__SUPPLIED RECORDS__
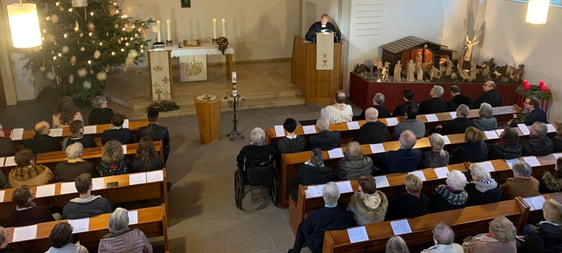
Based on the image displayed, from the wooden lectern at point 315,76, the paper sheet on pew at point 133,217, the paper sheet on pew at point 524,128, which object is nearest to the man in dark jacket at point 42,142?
the paper sheet on pew at point 133,217

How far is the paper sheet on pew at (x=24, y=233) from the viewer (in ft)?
13.6

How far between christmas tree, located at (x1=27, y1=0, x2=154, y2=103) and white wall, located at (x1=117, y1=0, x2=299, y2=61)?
77.5 inches

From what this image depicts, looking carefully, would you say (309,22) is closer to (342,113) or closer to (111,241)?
(342,113)

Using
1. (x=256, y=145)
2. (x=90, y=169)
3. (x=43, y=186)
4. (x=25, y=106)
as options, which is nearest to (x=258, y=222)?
(x=256, y=145)

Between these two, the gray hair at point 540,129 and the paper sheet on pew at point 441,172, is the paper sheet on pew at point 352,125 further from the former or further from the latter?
the gray hair at point 540,129

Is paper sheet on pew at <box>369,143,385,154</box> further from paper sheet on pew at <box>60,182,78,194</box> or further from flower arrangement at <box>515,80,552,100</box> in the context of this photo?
flower arrangement at <box>515,80,552,100</box>

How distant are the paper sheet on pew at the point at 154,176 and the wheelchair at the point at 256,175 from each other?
96 cm

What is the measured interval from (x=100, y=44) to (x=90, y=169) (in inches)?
162

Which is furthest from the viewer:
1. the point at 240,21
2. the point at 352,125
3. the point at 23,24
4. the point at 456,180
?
the point at 240,21

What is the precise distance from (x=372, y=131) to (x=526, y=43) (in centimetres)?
465

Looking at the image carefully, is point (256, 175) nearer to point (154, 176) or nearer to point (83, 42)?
point (154, 176)

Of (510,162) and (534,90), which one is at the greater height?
(534,90)

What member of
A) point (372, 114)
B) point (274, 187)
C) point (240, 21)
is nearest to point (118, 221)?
point (274, 187)

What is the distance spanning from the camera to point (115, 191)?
17.4 feet
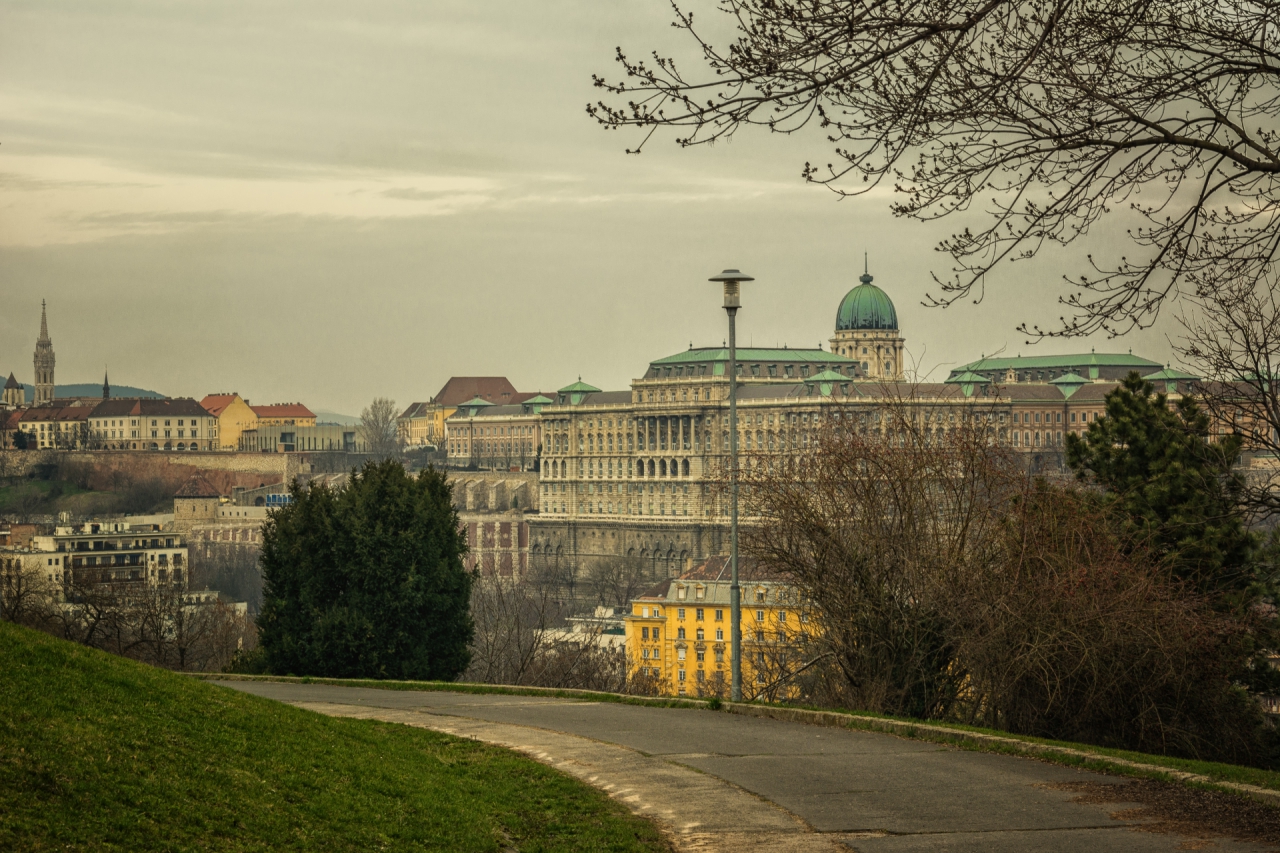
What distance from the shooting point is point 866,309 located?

__REQUIREMENT__
Retype all the records above word for word, omitting the pictures.

__WORKED SOLUTION__
Based on the image displayed, from the wooden lectern at point 315,76, the paper sheet on pew at point 133,217, the paper sheet on pew at point 524,128, which object is nearest to the man in dark jacket at point 42,142?
the paper sheet on pew at point 133,217

How far is the paper sheet on pew at (x=24, y=233) from the viewer (in ft)?
13.6

How far between christmas tree, located at (x1=27, y1=0, x2=154, y2=103) and white wall, located at (x1=117, y1=0, x2=299, y2=61)?
77.5 inches

From what this image depicts, looking carefully, would you say (309,22) is closer to (342,113) or closer to (111,241)?
(342,113)

Using
1. (x=256, y=145)
2. (x=90, y=169)
3. (x=43, y=186)
4. (x=25, y=106)
as options, which is nearest to (x=258, y=222)?
(x=256, y=145)

Between these two, the gray hair at point 540,129 and the paper sheet on pew at point 441,172, is the paper sheet on pew at point 352,125 further from the former or further from the latter?
the gray hair at point 540,129

Is paper sheet on pew at <box>369,143,385,154</box> further from paper sheet on pew at <box>60,182,78,194</box> or further from flower arrangement at <box>515,80,552,100</box> in the context of this photo?
flower arrangement at <box>515,80,552,100</box>

How distant are the paper sheet on pew at the point at 154,176 and the wheelchair at the point at 256,175 from each other?
96 cm

What is the measured interval from (x=100, y=44) to (x=90, y=169) (in inches)?
162

Which is furthest from the viewer:
1. the point at 240,21
2. the point at 352,125
3. the point at 23,24
4. the point at 456,180
?
the point at 240,21

What is the precise distance from (x=372, y=131) to (x=526, y=43) (in centimetres)?
465

Looking at the image carefully, is point (256, 175) nearer to point (154, 176) or nearer to point (83, 42)?
point (154, 176)

Of (510,162) and (534,90), which one is at the greater height?
(534,90)

What member of
A) point (372, 114)
B) point (274, 187)
C) point (240, 21)
is nearest to point (118, 221)?
point (274, 187)

What is the distance spanning from the camera to point (115, 191)?
17.4 feet
What distance from the shooting point is point 866,309 located?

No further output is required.